■ READING PASSAGE
- From left to right: Fiona Johnstone (Simone Lahbib), Wullie 'Bigot' Macboyne (Stephen McCole), Jez MacAllister (Ciarán McMenamin), Psycho MacPhail (Duncan Marwick) and Joe Nardone (Nicola Stapleton).
- Created by: Bryan Elsley
- Starring: Ciarán McMenamin Simone Lahbib Nicola Stapleton Stephen McCole Duncan Marwick Gerard Butler Jennifer Collins Keith Allen
- Country of origin: United Kingdom
- Original language: English
- No. of series: 1
- No. of episodes: 6

Production
- Running time: 35 mins
- Production company: Company Television

Original release
- Network: Channel 4
- Release: 10 November – 15 December 1998

= The Young Person's Guide to Becoming a Rock Star =

The Young Person's Guide to Becoming a Rock Star is a British comedy series, which aired on Channel 4 in 1998. It was a six-part satirical take on the music industry, written by Skins creator Bryan Elsley. The plot centred on a young Glaswegian band – Jocks Wa Hey – as they struggle to find success.

The series won Best Drama Serial at the 1999 RTS Television Awards and, that same year, writer Bryan Esley was nominated for Best Writer at the RTS Craft & Design Awards.

It was remade as My Guide to Becoming a Rock Star, a short-lived American/Canadian series that starred Oliver Hudson and was made for the now defunct WB Television Network.

== Synopsis ==

The series followed the ups and downs of a young Glaswegian band called Jocks-Wa-Hey and their attempts to "make it" in the tough and uncompromising world of the music industry.

The five-piece band consisted of: the charismatic Jez MacAllister (Ciarán McMenamin) on vocals – our guide through the painful process of becoming a rock'n'roll star; his best pal, bass player "Psycho" (Duncan Marwick), a disorganised student who is the complete opposite of his nickname; drummer Wullie MacBoyne (Stephen McCole), a mean looking psychopath, known as 'Bigot' to his mates; the insatiable and hard-hitting Joe Nardone (Nicola Stapleton) on lead guitar, with more 'balls' and arrogance than the rest of the band put together; and finally Jez's cool-headed welfare officer and electric keyboards wizard, Fiona Johnstone (aka MC Fiona; Simone Lahbib).

The band recruit new members, revolutionise their sound, acquire management, arrange a showcase gig, get signed, record a hopelessly over-budget album and cut a chaotic swathe through the cut-throat world of marketing and promotions, finally resting at the dizzy heights of a top ten single and a massive £3 million debt.

■ ROWS
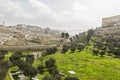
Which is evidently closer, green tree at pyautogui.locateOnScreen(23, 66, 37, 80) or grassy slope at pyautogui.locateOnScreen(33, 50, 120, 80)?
green tree at pyautogui.locateOnScreen(23, 66, 37, 80)

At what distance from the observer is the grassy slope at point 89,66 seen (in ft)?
267

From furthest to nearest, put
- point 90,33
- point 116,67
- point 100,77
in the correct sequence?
point 90,33 < point 116,67 < point 100,77

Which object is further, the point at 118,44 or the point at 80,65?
the point at 118,44

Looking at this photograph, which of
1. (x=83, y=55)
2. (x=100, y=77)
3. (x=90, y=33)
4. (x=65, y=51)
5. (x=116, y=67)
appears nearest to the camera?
(x=100, y=77)

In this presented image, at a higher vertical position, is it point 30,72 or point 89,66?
point 30,72

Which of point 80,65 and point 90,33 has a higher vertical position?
point 90,33

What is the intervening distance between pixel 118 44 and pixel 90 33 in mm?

■ PROBLEMS AND TASKS
[1] For each statement, say whether it agrees with the article on The Young Person's Guide to Becoming a Rock Star. Answer yes or no, and quote the deciding words from the article. (a) The series first aired on the BBC. (b) Joe Nardone plays lead guitar in the band. (c) The show ran for more than one series.
[2] Reproduce the article on The Young Person's Guide to Becoming a Rock Star word for word, from "It was remade" up to and including "the music industry.".
[3] Carry on the article about The Young Person's Guide to Becoming a Rock Star from the point where it stops.
The records come from a separate source.

■ TASK ANSWERS
[1]
(a) No: "aired on Channel 4 in 1998"
(b) Yes: "Joe Nardone (Nicola Stapleton) on lead guitar"
(c) No: "No. of series: 1"

[2]
It was remade as My Guide to Becoming a Rock Star, a short-lived American/Canadian series that starred Oliver Hudson and was made for the now defunct WB Television Network.

== Synopsis ==

The series followed the ups and downs of a young Glaswegian band called Jocks-Wa-Hey and their attempts to "make it" in the tough and uncompromising world of the music industry.

[3]
Along the way they encounter Slick Sloan (Keith Allen), the disingenuous A&R man; Derek Trout (Fish), record producer; and their cheesy manager Art Stilton (Forbes Masson) who also manages supergroup 'Bonk, Bonk, Bonk'.

The series also includes cameo appearances from Noel Gallagher, Chrissie Hynde, Jay Kay, 'Big' John Duncan, Denise van Outen, Sara Cox, Kirsty Wark, Samantha Fox, Edward Tudor-Pole, Keith Chegwin and Timmy Mallett.

The series inspired an American version in 2002, My Guide to Becoming a Rock Star.

==Episodes==

| No. | Title | Original release date |
| 1 | "Lifestyles of the Rich and Famous" | 10 November 1998 |
Jez MacAllister begins the painful process of becoming a rock star as he puts together a band.
| 2 | "Creating the Buzz" | 17 November 1998 |
Fiona is recruited as the band's new member under two conditions; and one of them is to stop sleeping with Jez.
| 3 | "The A & R Men Cometh" | 24 November 1998 |
With no sign of a record deal after three months of gigging, Art is forced to arrange a showcase.
| 4 | "Signing on the Line" | 1 December 1998 |
The band arrive in London where they do a deal with Slick Sloan, then launch themselves on the capital's media scene.
| 5 | "Making Tracks" | 8 December 1998 |
The band arrives at Big Noise studios to record at the farmhouse of rock legend Derek Trout.
| 6 | "Shifting the Units" | 15 December 1998 |
The band's promotional schedule gathers pace and includes a chaotic appearance on a cult Friday-night TV show. Meanwhile, tensions within the band are exacerbated.

== Cast ==
(Cameos are excluded here and are listed in the Synopsis section above.)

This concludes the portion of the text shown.